START SUPPLIED RECORDS

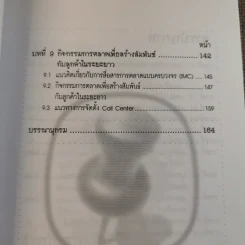 CRM การบริหารลูกค้าสัมพันธ์ รูปที่ 14
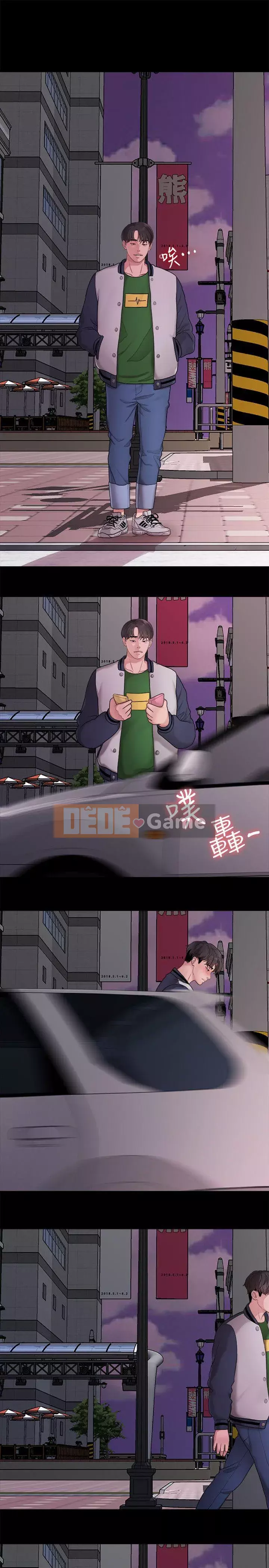 Chính mối quan hệ của chúng ta Chương 1-43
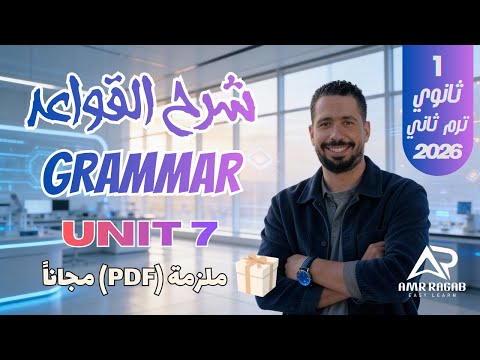 شرح جرامر Unit 7 بالكامل أولى ثانوي 2026 الترم الثاني الماضي البسيط والتام والروابط الزمنية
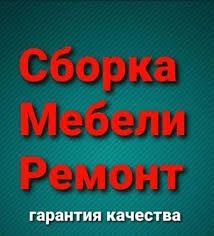 Zborka mebel remont ustanovka
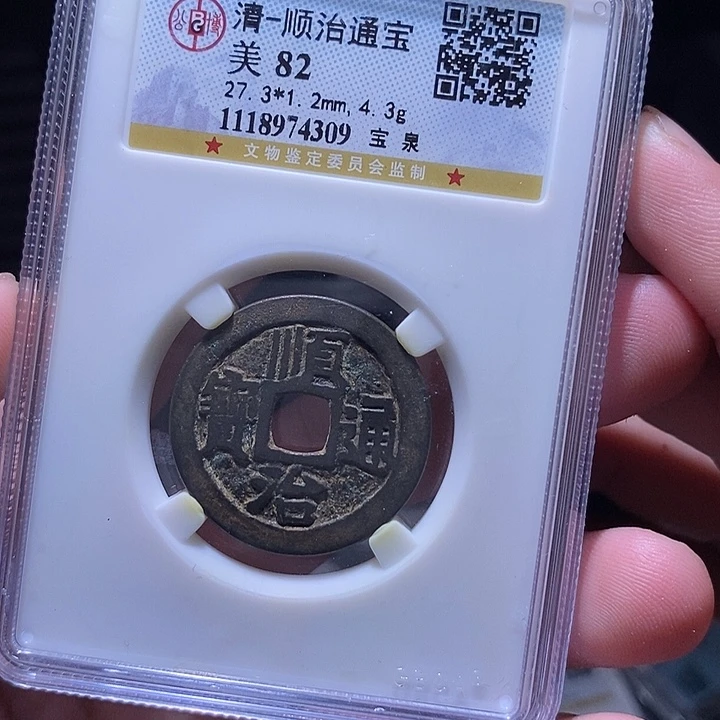 铜MQ评级封装盒子币一枚4309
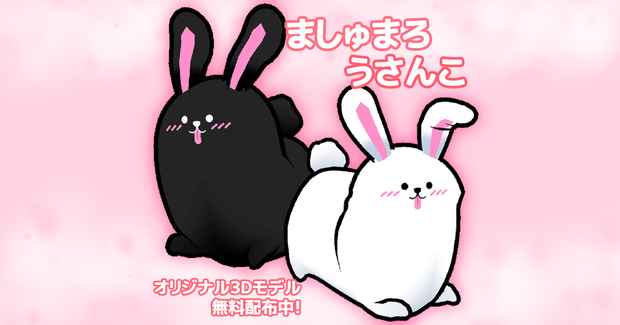 【Cluster向け無料版＋支援版】3Dモデル『ましゅまろうさんこ』
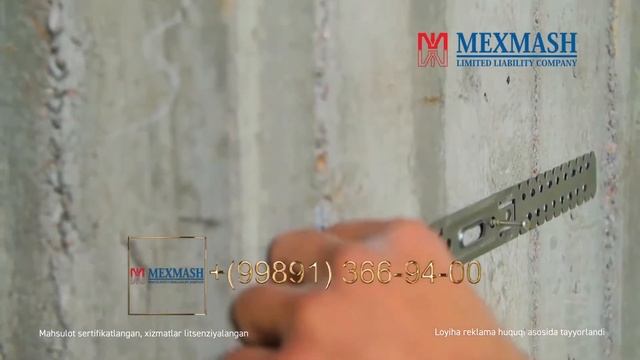 Мехмаш смотреть онлайн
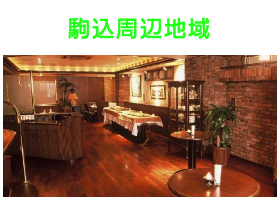 出張タイ古式マッサージが楽しめる駒込エリア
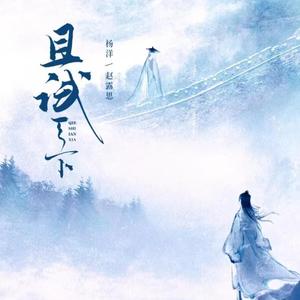 风息（《且 试天下》电视剧片尾曲）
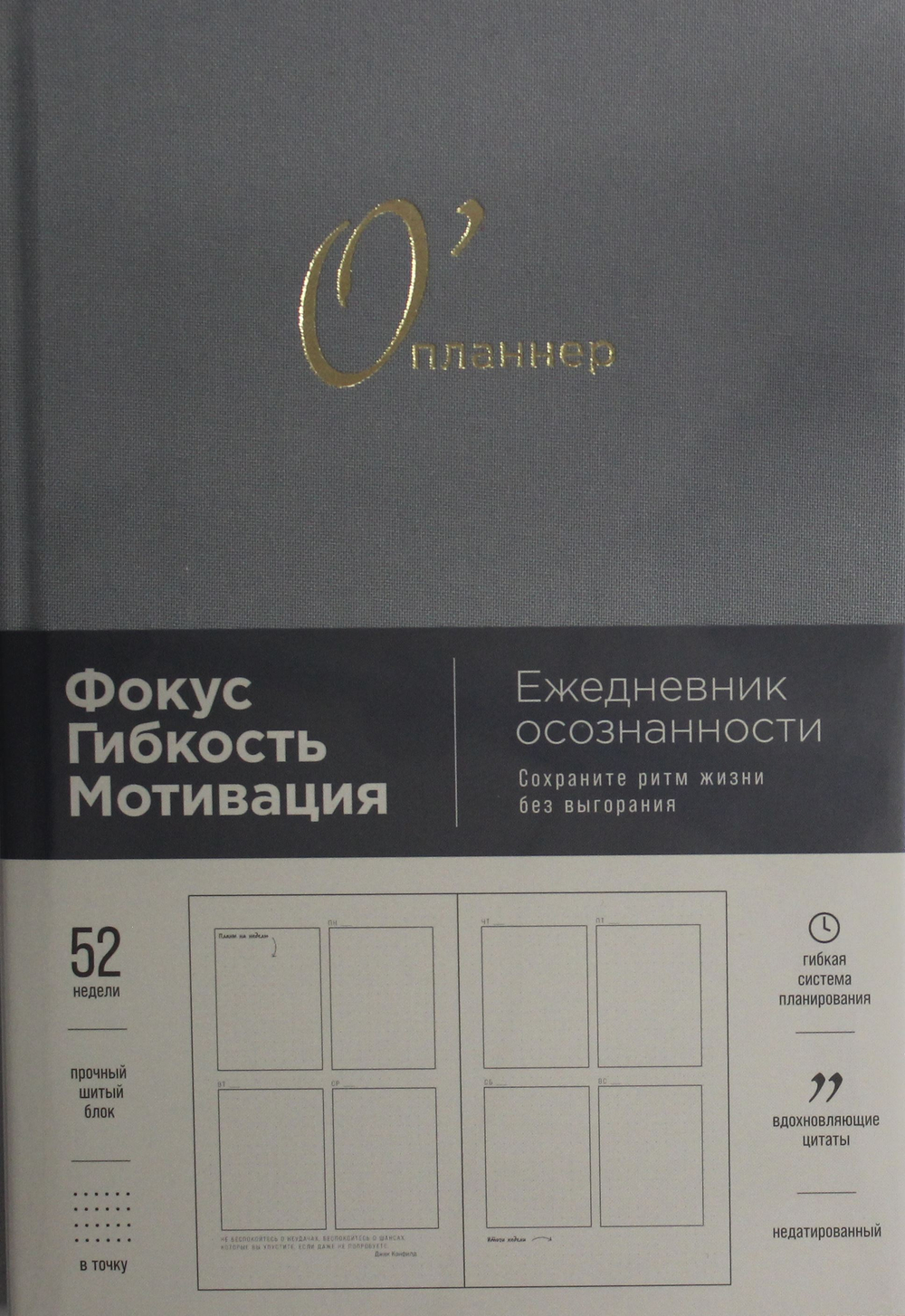 О'планнер: Фокус. Гибкость. Мотивация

END SUPPLIED RECORDS

■ DIRECTIONS FOR THIS TASK
Find the line that contains "Zborka mebel remont ustanovka", then write out that line and each one after it, exactly and with nothing else, through the end of the entries above, without the pictures.

■ TASK SOLUTION
 Zborka mebel remont ustanovka
 铜MQ评级封装盒子币一枚4309
 【Cluster向け無料版＋支援版】3Dモデル『ましゅまろうさんこ』
 Мехмаш смотреть онлайн
 出張タイ古式マッサージが楽しめる駒込エリア
 风息（《且 试天下》电视剧片尾曲）
 О'планнер: Фокус. Гибкость. Мотивация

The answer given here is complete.